1.3.1   Acceleration feedback


Acceleration feedback is commonly used to provide a secondary stabilising term to improve the damping of the governor and to assist the prime safety function of the governor in preventing overspeed due to a load rejection.

With a disconnection from the power system, the response of a governor without acceleration feedback would be controlled by the speed error term as modified by the droop law. If the speed droop is set to 4%, the valves would have fully closed by the time the speed was 4% above nominal. A typical value of the initial acceleration rate is 12% per second, so it would be at least 0.33 seconds before the valves had been signalled to the fully-closed state. In addition, inherent delays in the hydraulic system mean that the valves do not achieve the signalled closure response. Taking a linear acceleration rate of 12% per second, the time to reach an overspeed of 10% would be 10/12 = 0.833 seconds. Because of the expansion of steam entrained between the steam valves and the turbine, the turbine will continue to accelerate after the steam valves are closed. To contain the overspeed within the trip setting of 10%, it is generally necessary to incorporate an acceleration term.

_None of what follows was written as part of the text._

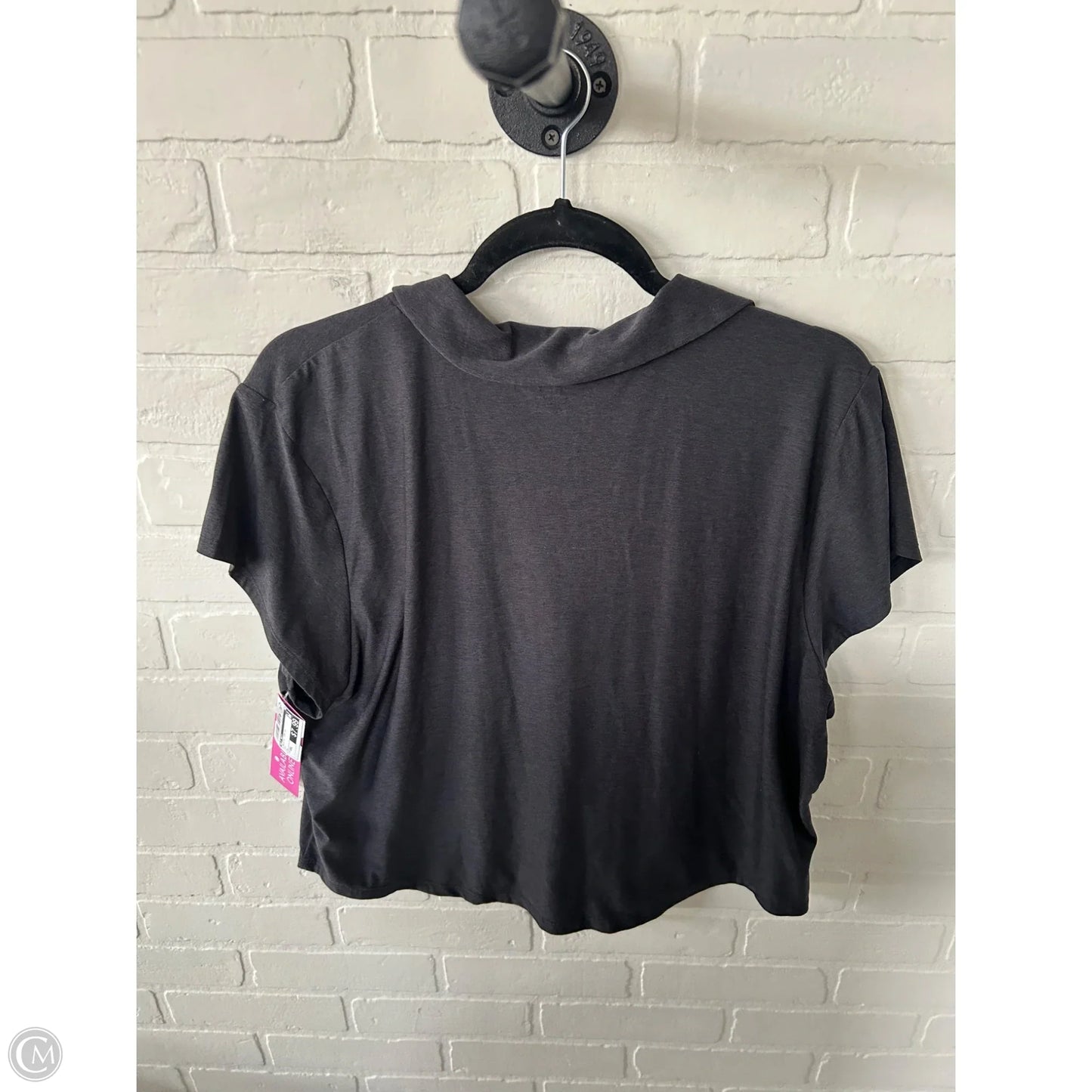 Athletic Top Short Sleeve By Old Navy In Grey, Size: Xxl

A governor incorporating acceleration detection can sense the need to close the steam valves as soon as its measurement circuits are able to respond. The valves can be instructed to close at maximum rate within 30 ms of the load rejection and should be fully closed 100 ms later. Figure 2.6 shows a typical response to a load rejection.

Turbine response for load rejection

To ensure that this form of acceleration feedback only comes into play during a significant load rejection, a threshold is preset into the sensing system below which there is no output. The acceleration signal must also be present for a preset time before it takes effect.